What concerns Lucas as much as the high infection rates is the fact that the county Department of Public Health didn’t start testing these residents at their workplaces or homes until the pandemic had been raging for months.
“The testing the county does is drive-up testing, basically,” Lucas said, noting that most farmworkers don’t have cars. “They were not doing it in the communities where the residents would be most affected by COVID, or any other illness, especially a contagious illness.”
To fill in the gap, Lucas said, CVVIM raised tens of thousands of dollars to begin testing.
“When we started testing, the positive results were higher than the communities in the western side of the valley,” Lucas said. “We continued doing the testing every few weeks, and the statistics kept rising. Then, I guess the county got embarrassed, so they came in and started doing it. But what was amazing to me is that the county went out and was doing their testing between 9 a.m. and 1 p.m. The farmworkers are in the fields from early in the morning until 4 to 4:30 in the afternoon. We did our testing between 5 and 8 p.m.
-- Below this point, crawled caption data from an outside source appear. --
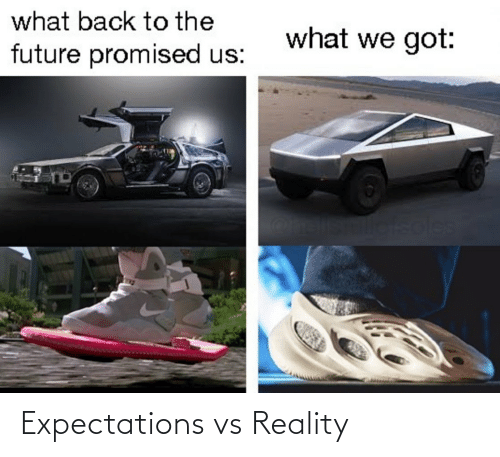 Future: what back to the  what we got:  future promised us:  soles Expectations vs Reality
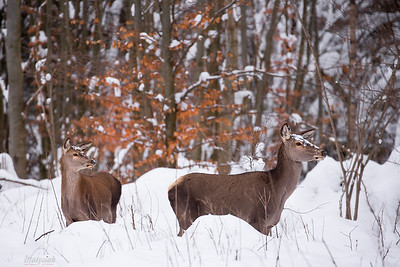 Łania jelenia szlachetnego (Cervus elaphus) z cielakiem na zimowym, ostrężynowym żerowisku Bieszczady ©Mateusz Matysiak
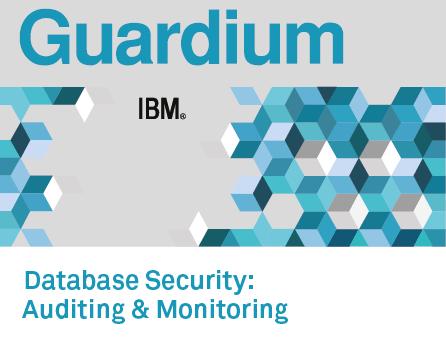 IBM Security Guardium Data Activity Monitor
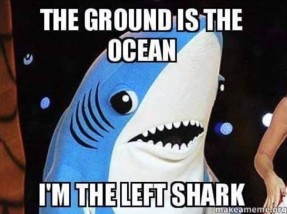 The ground is the ocean, I'm the left shark.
“You know, there’s more than speaking the language to cultural competence. You need to know a community to become competent in their needs and their lives. The county personnel were missing this whole population. In any case, it just became clear it was impossible for the county to take over this testing, so we started testing again.”
These aggressive testing efforts, both in the Coachella Valley and in California’s other agricultural regions, that have fueled the urgency of Garcia’s legislative efforts.
“There’s a lot more that we need to do,” Garcia said. “Given that the virus continues to impact the workers in the fields at alarming rates, we need to pay additional attention and certainly provide the resources that are needed to address these concerns for our farmworkers. We have collaborations under way in different parts of the state with local farmers and other industry representatives to be able to address these issues.”
Does Garcia believe that these five bills will get passed by the end of the session?
“Yes, I do,” Garcia said. “I believe that the bills (all of which are now pending Senate approval) will successfully move in the Senate, and that they will end up on the governor’s desk.”